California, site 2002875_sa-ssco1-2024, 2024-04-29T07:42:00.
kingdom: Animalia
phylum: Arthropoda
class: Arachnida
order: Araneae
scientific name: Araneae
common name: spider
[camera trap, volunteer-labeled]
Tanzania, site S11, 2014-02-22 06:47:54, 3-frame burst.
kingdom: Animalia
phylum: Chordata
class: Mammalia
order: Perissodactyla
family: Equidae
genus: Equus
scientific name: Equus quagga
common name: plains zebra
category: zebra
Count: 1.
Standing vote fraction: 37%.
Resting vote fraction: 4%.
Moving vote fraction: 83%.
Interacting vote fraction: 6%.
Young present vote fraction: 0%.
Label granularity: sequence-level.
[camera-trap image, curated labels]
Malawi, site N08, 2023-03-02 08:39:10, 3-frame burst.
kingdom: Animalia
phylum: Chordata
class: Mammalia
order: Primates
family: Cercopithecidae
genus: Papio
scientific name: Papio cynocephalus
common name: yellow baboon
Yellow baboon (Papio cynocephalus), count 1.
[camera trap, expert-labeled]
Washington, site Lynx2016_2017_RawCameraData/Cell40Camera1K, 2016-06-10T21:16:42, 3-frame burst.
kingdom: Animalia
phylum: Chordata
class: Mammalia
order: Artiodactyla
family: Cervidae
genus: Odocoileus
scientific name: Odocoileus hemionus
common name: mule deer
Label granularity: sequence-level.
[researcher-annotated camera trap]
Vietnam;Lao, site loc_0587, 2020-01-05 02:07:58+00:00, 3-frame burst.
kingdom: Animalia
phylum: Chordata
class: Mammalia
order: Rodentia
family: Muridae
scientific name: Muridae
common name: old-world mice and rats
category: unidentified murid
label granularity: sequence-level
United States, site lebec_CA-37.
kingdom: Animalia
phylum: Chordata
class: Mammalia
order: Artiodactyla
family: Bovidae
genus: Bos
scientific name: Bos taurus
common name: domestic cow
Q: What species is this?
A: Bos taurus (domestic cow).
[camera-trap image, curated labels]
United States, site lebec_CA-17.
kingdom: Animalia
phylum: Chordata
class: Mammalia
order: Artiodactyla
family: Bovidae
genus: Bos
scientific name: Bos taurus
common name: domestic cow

========================

In the listing above, the line with "Malawi, site N08, 2023-03-02" and every line after it must be set down word for word, and no other line.

Malawi, site N08, 2023-03-02 08:39:10, 3-frame burst.
kingdom: Animalia
phylum: Chordata
class: Mammalia
order: Primates
family: Cercopithecidae
genus: Papio
scientific name: Papio cynocephalus
common name: yellow baboon
Yellow baboon (Papio cynocephalus), count 1.
[camera trap, expert-labeled]
Washington, site Lynx2016_2017_RawCameraData/Cell40Camera1K, 2016-06-10T21:16:42, 3-frame burst.
kingdom: Animalia
phylum: Chordata
class: Mammalia
order: Artiodactyla
family: Cervidae
genus: Odocoileus
scientific name: Odocoileus hemionus
common name: mule deer
Label granularity: sequence-level.
[researcher-annotated camera trap]
Vietnam;Lao, site loc_0587, 2020-01-05 02:07:58+00:00, 3-frame burst.
kingdom: Animalia
phylum: Chordata
class: Mammalia
order: Rodentia
family: Muridae
scientific name: Muridae
common name: old-world mice and rats
category: unidentified murid
label granularity: sequence-level
United States, site lebec_CA-37.
kingdom: Animalia
phylum: Chordata
class: Mammalia
order: Artiodactyla
family: Bovidae
genus: Bos
scientific name: Bos taurus
common name: domestic cow
Q: What species is this?
A: Bos taurus (domestic cow).
[camera-trap image, curated labels]
United States, site lebec_CA-17.
kingdom: Animalia
phylum: Chordata
class: Mammalia
order: Artiodactyla
family: Bovidae
genus: Bos
scientific name: Bos taurus
common name: domestic cow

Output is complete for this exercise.